Gran parte della critica ritiene che la versione primitiva sia quella di Berlino, mentre quella romana, comunque coeva, sarebbe stata eseguita qualche momento dopo.[1] L'assunto si fonda sulla scorta di quanto dichiarato nel 1603 da Orazio Gentileschi durante una sua deposizione in tribunale, accusato assieme a Onorio Longhi e a Caravaggio proprio dal Baglione di aver compiuto atti diffamanti nei suoi riguardi.[1] Il motivo dietro al quale si avviò una seconda commessa al pittore romano, chiedendo la realizzazione di un'altra redazione di questo soggetto, fu la pioggia di critiche che si sollevarono nei confronti della figura dell''Amor sacro, reo di esser stato ritratto con corazza anziché nudo, così come invece voleva l'iconografia classica[1] (il Merisi avrebbe addirittura esclamato con ilarità che a parer suo sembrava che indossasse una caffettiera).

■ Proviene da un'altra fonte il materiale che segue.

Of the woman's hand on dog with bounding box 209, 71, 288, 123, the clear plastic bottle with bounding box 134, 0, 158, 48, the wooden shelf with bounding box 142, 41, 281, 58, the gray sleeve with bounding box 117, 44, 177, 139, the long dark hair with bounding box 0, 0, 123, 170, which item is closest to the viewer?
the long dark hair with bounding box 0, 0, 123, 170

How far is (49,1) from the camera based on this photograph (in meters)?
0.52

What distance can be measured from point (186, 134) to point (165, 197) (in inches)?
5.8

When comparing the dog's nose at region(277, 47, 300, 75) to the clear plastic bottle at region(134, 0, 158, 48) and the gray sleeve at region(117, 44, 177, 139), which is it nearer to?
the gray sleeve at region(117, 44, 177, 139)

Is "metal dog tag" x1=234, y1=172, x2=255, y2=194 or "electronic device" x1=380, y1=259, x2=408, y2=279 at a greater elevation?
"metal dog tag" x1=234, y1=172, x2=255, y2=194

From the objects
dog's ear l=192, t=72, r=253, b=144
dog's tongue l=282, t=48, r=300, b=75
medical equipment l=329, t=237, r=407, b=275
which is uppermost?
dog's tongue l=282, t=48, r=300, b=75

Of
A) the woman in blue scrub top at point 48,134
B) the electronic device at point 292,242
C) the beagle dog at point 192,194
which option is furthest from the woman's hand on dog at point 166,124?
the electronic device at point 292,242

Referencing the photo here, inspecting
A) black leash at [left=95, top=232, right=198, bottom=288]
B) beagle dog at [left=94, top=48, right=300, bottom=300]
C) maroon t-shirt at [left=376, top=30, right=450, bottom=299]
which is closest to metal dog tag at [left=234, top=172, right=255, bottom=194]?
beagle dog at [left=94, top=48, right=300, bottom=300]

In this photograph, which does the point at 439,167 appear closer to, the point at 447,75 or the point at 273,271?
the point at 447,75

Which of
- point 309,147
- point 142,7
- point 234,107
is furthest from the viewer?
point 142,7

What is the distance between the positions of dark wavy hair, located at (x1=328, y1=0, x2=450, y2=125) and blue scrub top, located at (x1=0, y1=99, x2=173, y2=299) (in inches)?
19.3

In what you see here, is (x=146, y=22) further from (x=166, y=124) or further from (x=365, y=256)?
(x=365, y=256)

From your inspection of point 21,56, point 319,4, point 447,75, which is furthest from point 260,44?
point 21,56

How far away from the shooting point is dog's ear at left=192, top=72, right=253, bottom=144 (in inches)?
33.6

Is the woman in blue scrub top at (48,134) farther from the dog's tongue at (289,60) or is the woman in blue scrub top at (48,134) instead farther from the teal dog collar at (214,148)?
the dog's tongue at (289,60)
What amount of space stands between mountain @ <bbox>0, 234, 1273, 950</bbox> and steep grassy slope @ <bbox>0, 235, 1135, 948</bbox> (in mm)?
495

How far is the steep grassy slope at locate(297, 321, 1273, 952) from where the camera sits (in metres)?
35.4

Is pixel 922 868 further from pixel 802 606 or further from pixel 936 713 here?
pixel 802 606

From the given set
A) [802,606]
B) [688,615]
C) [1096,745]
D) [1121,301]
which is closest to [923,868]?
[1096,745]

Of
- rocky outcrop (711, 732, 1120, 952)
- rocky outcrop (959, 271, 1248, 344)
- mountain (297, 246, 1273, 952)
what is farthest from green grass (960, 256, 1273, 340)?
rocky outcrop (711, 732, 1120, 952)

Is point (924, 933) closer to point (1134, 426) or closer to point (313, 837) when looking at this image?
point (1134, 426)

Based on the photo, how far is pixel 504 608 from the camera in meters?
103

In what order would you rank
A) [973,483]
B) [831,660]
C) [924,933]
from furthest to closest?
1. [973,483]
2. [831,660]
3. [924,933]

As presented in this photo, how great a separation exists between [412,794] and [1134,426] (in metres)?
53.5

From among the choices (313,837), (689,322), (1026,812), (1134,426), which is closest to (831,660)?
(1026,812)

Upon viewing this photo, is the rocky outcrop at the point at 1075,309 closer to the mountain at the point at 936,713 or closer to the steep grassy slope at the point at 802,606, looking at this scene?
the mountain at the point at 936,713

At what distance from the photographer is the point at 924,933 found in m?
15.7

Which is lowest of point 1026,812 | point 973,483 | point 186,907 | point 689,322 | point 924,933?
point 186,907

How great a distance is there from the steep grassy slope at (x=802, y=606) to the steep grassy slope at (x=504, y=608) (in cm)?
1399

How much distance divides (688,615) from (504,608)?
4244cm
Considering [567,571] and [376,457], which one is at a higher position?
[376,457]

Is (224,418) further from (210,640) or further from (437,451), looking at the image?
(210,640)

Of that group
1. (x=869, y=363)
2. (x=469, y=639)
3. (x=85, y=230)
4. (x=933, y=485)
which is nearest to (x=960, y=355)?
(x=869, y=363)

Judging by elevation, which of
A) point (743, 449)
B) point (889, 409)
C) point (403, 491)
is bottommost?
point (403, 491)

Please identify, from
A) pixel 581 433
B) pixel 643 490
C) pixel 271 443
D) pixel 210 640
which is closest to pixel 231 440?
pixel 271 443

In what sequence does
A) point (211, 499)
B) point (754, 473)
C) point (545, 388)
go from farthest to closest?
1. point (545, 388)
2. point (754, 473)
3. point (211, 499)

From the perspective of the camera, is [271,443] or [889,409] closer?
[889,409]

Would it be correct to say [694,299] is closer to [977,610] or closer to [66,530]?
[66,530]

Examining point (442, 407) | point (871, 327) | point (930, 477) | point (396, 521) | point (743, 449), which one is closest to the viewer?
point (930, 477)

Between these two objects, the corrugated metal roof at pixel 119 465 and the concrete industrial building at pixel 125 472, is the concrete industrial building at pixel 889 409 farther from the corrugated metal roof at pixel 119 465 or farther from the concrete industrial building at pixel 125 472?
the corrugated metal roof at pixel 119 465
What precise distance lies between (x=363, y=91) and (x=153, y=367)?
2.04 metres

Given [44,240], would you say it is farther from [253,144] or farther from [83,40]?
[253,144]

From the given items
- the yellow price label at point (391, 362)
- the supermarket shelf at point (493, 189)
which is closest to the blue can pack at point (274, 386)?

Stante sempre alle parole che pronunciò Orazio Gentileschi la realizzazione delle tele sono da ritenersi in contrapposizione all'Amor vincit ominia che il Merisi eseguì per la raccolta personale del marchese Vincenzo, fratello di Benedetto, opera questa che rappresentava sin da subito il pezzo di maggior pregio di tutta la collezione Giustiniani.[2] Le versioni del Baglione, che viveva rapporti di estrema conflittualità con il pittore lombardo, si opponevano quindi a quella del Merisi non solo per natura meramente stilistica, ma verosimilmente anche iconografica, ancorché nelle sue due tele viene messo in risalto l'amore divino che vince su quello terreno, quest'ultimo che invece assume il ruolo di protagonista assoluto nella tela del Caravaggio.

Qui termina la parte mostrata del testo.